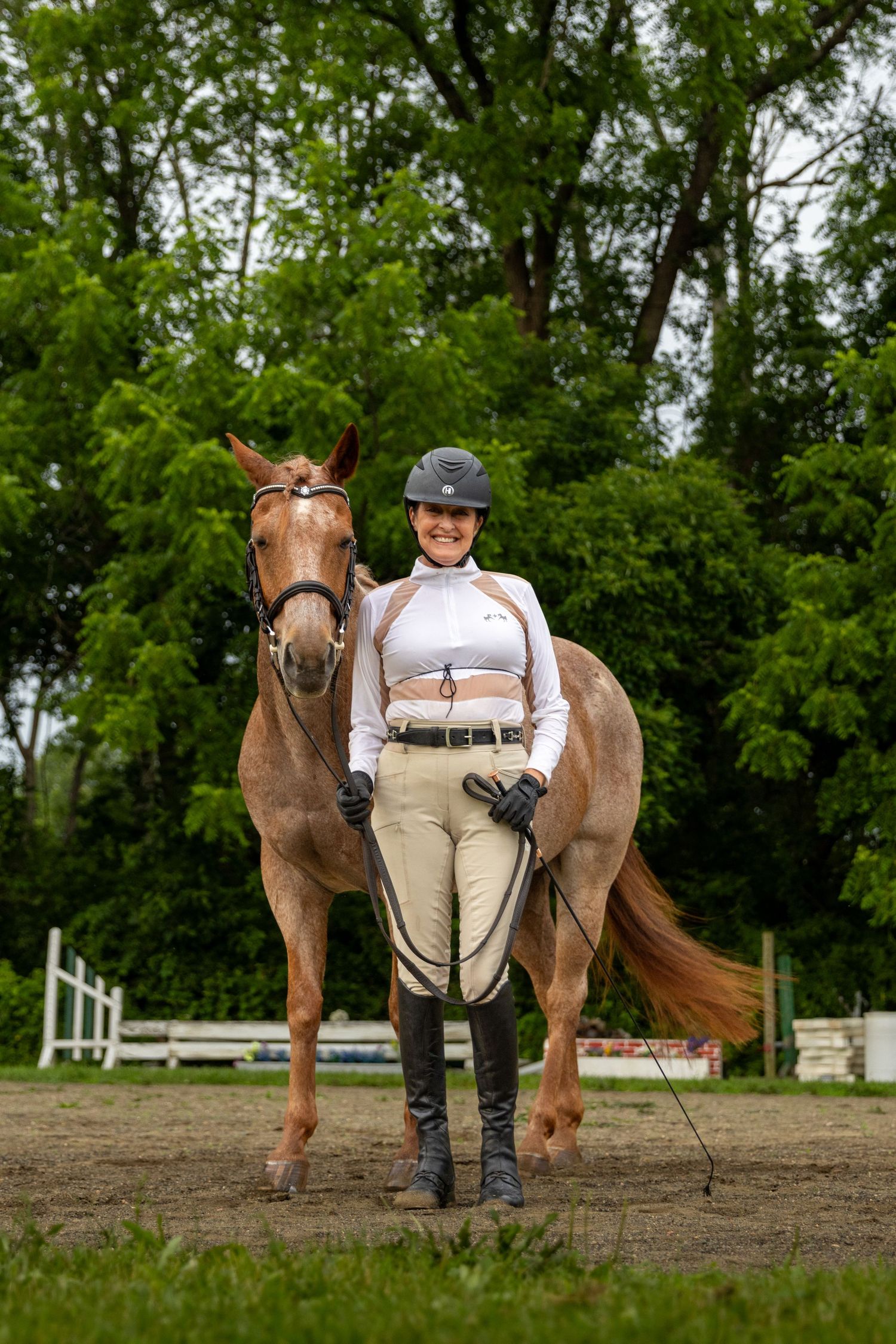 An equestrian poses with a chestnut horse in full riding attire on a dirt arena.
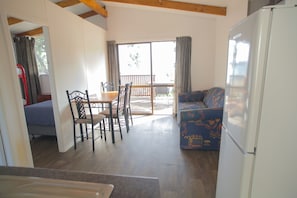 Living area - Oamaru Bay Tourist Park (Coromandel)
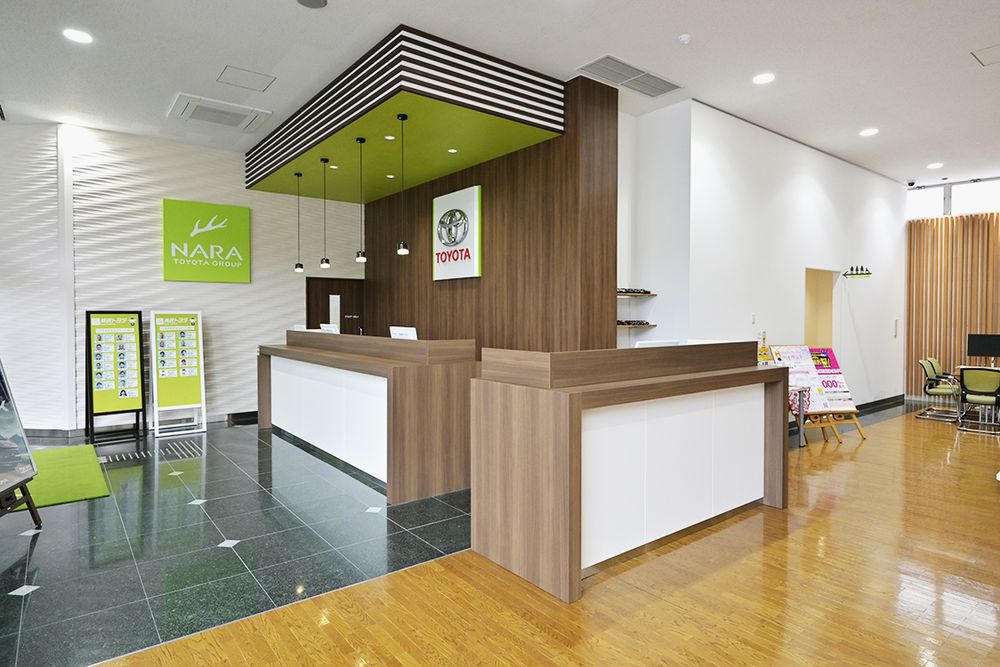 コーポレートカラーの若草色を差し色に加えた受付カウンター
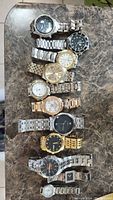 Full assortment of metal band men's watches laid out on table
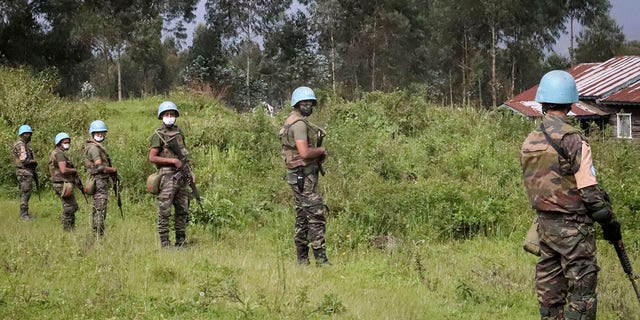 United Nations peacekeepers guard the area where a U.N. convoy was attacked and the Italian ambassador to Congo killed, in Nyiragongo, North Kivu province, Congo Monday, Feb. 22, 2021. (AP Photo/Justin Kabumba)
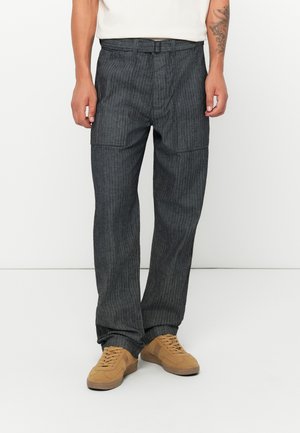 Hombre vestido con pantalones de rayas grises oscuros de corte holgado con grandes bolsillos frontales y zapatillas de ante beige, de pie contra un fondo blanco.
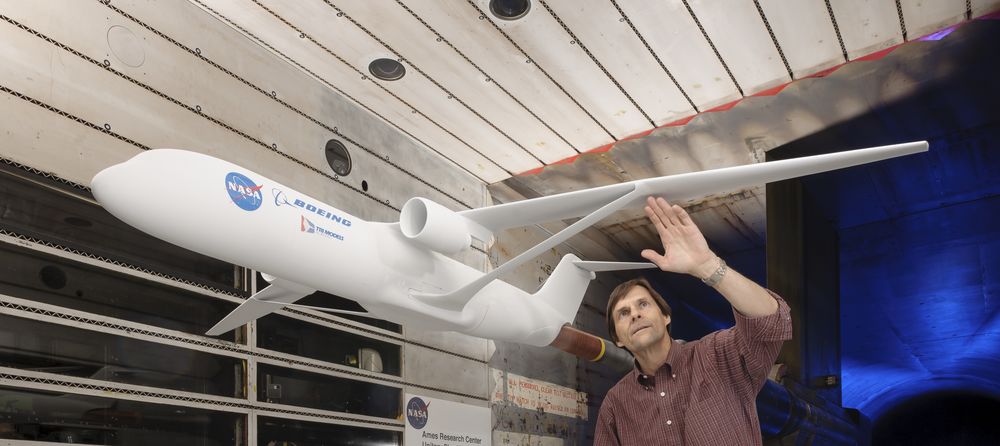 NASA aerospace research engineer Greg Gatlin inspects a truss-braced wing model at NASA Ames Research Center.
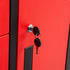 Close-up of a bright red metal locker or cabinet door with a black vertical trim strip, a silver lock cylinder, two black keys inserted, and a black rectangular handle plate.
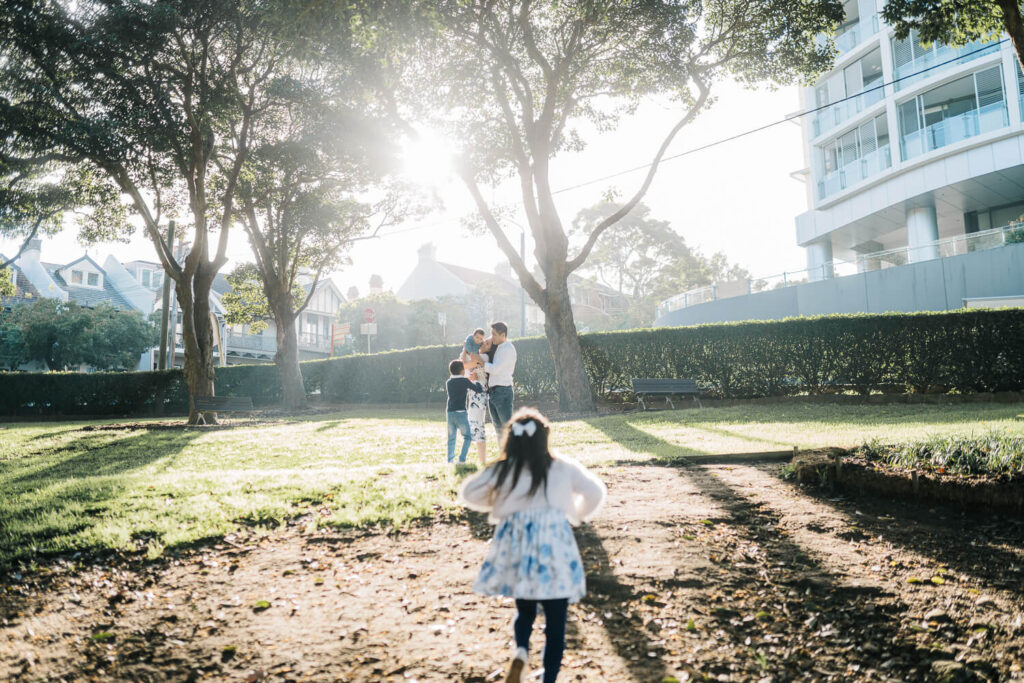 Joyful family enjoying a sunny day in a Sydney garden
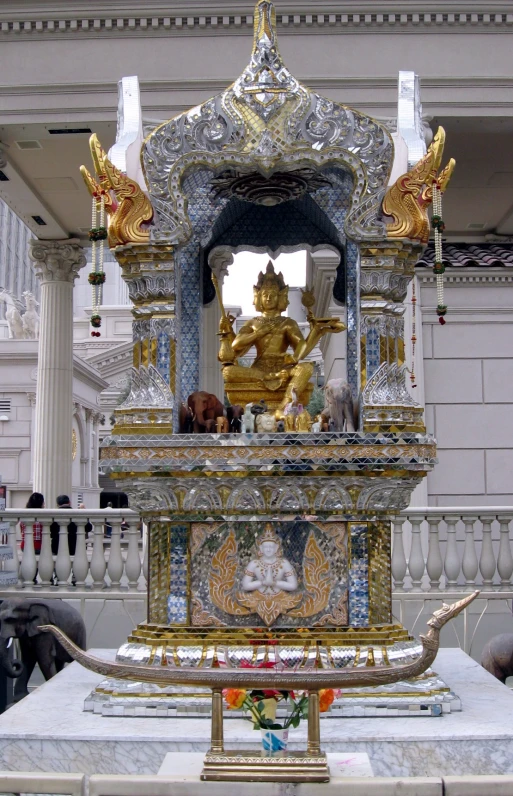 an elaborate gold and blue sculpture sitting on a table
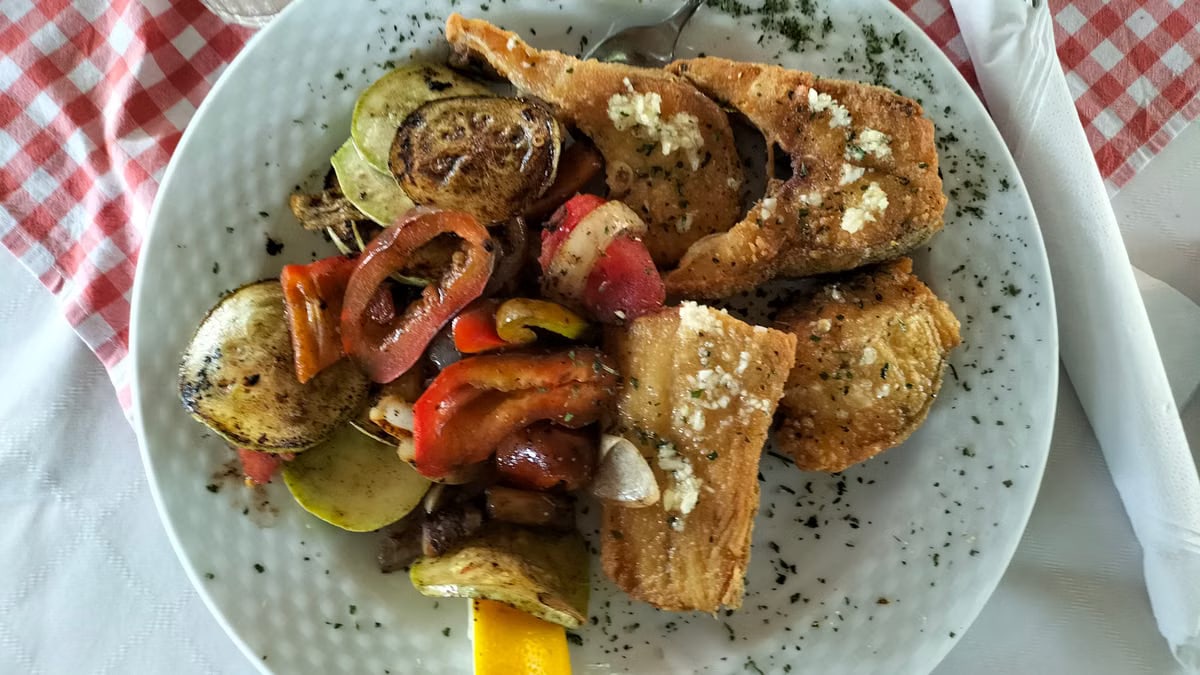 A delicious grilled fish dish with vegetables served on a white plate. Perfect meal idea.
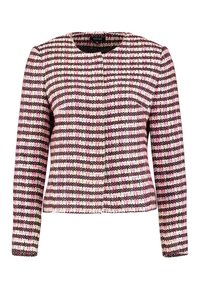 Geweven jack in wit, roze en zwart met een geruit patroon. Heeft een ronde hals en lange mouwen. Geen zichtbare sluitingen.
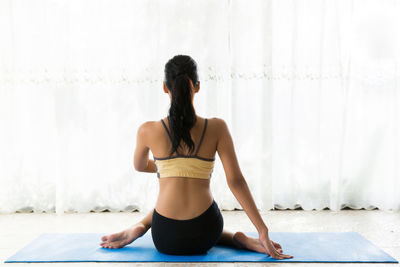 Rear view of young woman practicing yoga against curtain at home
::::::::
## YOUR ASSIGNMENT
Arrange the items above as a Markdown table with two columns, Row and Caption, numbering each line in the Row column and putting its text in the Caption column. Leave out blank lines and the pictures themselves.

## TASK RESULT
| Row | Caption |
|---|---|
| 1 |  An equestrian poses with a chestnut horse in full riding attire on a dirt arena. |
| 2 |  Living area - Oamaru Bay Tourist Park (Coromandel) |
| 3 |  コーポレートカラーの若草色を差し色に加えた受付カウンター |
| 4 |  Full assortment of metal band men's watches laid out on table |
| 5 |  United Nations peacekeepers guard the area where a U.N. convoy was attacked and the Italian ambassador to Congo killed, in Nyiragongo, North Kivu province, Congo Monday, Feb. 22, 2021. (AP Photo/Justin Kabumba) |
| 6 |  Hombre vestido con pantalones de rayas grises oscuros de corte holgado con grandes bolsillos frontales y zapatillas de ante beige, de pie contra un fondo blanco. |
| 7 |  NASA aerospace research engineer Greg Gatlin inspects a truss-braced wing model at NASA Ames Research Center. |
| 8 |  Close-up of a bright red metal locker or cabinet door with a black vertical trim strip, a silver lock cylinder, two black keys inserted, and a black rectangular handle plate. |
| 9 |  Joyful family enjoying a sunny day in a Sydney garden |
| 10 |  an elaborate gold and blue sculpture sitting on a table |
| 11 |  A delicious grilled fish dish with vegetables served on a white plate. Perfect meal idea. |
| 12 |  Geweven jack in wit, roze en zwart met een geruit patroon. Heeft een ronde hals en lange mouwen. Geen zichtbare sluitingen. |
| 13 |  Rear view of young woman practicing yoga against curtain at home |